I am planning to deploy my web application (ASP.Net based) on the Amazon EC2 and the persistence on Amazon RDS. I have a 'gut feeling' that at least my session store (again on RDS) should be separate from the rest of the application database. This is because I am expecting high activity in the session store.
RDS supports the ability to create multiple databases on single instance. However, I would like to know if it would be wise to take a separate instance or whether a separate database is good enough. I know that it is somewhat pre-mature to expect such a scalability need, but this is more from planning perspective, because it may disruptive to switch the session state server for a running application later.

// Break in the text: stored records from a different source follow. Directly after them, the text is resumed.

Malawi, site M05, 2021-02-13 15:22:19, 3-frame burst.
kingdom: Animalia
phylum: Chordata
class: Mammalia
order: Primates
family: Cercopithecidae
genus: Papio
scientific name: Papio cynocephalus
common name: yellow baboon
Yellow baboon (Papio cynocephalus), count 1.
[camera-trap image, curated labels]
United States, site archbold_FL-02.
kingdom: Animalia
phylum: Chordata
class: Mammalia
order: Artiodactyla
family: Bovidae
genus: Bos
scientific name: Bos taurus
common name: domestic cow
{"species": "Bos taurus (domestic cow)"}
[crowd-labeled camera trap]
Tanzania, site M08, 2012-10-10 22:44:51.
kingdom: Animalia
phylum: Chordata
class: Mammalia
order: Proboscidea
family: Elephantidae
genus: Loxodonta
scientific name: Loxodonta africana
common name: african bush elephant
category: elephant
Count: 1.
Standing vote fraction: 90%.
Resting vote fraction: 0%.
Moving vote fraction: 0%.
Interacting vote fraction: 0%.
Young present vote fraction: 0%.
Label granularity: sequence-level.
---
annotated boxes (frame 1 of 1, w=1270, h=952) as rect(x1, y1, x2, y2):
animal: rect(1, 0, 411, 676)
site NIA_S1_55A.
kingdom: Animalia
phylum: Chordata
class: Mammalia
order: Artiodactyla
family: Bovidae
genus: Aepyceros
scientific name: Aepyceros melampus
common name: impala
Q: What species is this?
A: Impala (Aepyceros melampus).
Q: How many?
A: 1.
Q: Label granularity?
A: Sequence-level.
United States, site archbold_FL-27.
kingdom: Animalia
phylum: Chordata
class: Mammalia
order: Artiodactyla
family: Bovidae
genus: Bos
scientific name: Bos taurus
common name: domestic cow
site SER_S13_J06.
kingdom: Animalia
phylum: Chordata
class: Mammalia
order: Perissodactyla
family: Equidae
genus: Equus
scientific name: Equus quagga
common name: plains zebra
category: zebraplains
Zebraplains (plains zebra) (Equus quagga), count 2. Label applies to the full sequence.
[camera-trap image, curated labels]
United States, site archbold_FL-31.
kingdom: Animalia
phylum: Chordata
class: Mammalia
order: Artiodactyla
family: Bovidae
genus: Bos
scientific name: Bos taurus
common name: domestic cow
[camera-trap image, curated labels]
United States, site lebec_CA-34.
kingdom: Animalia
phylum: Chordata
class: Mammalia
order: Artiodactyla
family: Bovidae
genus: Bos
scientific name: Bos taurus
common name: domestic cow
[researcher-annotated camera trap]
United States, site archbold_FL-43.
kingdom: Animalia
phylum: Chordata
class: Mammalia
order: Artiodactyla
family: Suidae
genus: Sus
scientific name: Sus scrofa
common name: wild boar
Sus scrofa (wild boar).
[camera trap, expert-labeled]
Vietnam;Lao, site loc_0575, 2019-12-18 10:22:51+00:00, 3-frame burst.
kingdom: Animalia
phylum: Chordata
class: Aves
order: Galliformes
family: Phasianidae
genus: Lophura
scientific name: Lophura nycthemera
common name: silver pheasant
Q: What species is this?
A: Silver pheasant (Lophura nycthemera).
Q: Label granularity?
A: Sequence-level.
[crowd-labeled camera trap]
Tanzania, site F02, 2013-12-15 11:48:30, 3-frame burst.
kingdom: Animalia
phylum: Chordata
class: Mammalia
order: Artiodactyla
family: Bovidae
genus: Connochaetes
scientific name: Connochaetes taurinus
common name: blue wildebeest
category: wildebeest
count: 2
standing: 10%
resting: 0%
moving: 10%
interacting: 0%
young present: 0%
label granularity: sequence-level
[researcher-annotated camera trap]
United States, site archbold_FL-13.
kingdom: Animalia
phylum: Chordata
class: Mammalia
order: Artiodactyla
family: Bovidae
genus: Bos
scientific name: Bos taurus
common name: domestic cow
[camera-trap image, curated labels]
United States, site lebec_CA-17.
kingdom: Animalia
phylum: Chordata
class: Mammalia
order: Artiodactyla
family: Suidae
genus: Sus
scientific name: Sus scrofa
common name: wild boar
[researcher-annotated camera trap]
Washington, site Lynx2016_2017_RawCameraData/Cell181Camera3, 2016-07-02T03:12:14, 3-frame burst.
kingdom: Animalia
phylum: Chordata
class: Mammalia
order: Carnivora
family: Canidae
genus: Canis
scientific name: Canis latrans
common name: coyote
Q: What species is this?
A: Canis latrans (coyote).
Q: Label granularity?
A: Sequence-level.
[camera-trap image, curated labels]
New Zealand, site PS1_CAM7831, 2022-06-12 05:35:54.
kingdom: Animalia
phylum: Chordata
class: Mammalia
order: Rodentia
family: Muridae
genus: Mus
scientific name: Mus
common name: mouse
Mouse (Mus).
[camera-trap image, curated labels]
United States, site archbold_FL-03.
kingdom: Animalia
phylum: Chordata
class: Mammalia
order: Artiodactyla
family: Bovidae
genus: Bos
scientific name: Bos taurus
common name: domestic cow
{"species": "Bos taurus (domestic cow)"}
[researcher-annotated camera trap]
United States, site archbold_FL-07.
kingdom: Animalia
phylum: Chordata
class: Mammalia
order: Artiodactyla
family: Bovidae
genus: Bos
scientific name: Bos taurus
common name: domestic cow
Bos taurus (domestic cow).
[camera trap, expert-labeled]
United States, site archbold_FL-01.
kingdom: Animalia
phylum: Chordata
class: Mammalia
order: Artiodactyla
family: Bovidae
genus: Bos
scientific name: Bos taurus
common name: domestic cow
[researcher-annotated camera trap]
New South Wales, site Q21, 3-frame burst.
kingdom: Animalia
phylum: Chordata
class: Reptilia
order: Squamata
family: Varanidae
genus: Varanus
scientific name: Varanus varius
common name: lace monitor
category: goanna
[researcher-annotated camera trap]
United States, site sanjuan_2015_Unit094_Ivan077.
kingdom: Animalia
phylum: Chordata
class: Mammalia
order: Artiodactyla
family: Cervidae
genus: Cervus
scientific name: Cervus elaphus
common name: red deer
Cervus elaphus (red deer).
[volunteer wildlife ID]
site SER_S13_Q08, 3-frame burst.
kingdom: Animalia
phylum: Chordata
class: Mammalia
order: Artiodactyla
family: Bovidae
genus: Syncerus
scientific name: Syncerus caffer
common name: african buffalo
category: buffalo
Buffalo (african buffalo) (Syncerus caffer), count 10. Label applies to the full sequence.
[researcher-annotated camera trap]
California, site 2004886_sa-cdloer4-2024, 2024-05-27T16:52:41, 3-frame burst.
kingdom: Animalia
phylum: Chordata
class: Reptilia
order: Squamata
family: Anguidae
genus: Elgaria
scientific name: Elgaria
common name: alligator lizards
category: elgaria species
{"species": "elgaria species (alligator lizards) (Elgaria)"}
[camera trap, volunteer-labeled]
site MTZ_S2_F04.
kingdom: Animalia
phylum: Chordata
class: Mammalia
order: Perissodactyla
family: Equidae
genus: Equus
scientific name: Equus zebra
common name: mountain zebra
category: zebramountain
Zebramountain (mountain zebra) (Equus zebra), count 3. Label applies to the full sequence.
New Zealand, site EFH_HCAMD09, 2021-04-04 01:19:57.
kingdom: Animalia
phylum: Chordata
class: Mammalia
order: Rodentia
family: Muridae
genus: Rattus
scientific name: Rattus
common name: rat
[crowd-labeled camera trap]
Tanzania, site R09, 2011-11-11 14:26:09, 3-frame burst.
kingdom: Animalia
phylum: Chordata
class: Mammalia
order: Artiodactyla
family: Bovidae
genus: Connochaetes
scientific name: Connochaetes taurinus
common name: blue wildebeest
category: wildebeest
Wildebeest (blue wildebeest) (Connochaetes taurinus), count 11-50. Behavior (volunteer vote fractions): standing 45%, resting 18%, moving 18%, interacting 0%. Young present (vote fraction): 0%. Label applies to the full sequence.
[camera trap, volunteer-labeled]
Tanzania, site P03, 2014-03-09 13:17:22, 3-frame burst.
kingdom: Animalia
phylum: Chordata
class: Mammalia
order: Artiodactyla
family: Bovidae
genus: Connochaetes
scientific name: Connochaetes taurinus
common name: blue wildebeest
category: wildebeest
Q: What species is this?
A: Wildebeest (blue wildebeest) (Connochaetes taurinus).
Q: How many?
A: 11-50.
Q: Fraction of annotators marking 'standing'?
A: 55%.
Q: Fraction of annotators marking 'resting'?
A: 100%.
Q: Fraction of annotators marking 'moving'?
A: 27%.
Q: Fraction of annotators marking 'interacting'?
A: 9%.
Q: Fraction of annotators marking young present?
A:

Further, 1 more point to note is that having 2 small instances looks to be cheaper that scaling up a small instance to a large (it is 4 times to be precise). And to finish, are there any recommended practices already available for planning (for cloud database)?
I would investigate other possibilities for session storing, eg. memcached or similar type of in-memory storage. However, if you absolutely must store sessions in a real database, then having two databases on the same instance is not at all different than having a sessions table right next to your data. The problem with database store is the heavy network request cost for each and every page view (retrieve and then store session back), not the placement of the table.
As for larger instances, they are not only better because they have more memory to fit larger datasets but, importantly, they have much better network and disk I/O. So, even ten small instances would not save you from a I/O bottleneck at one of them.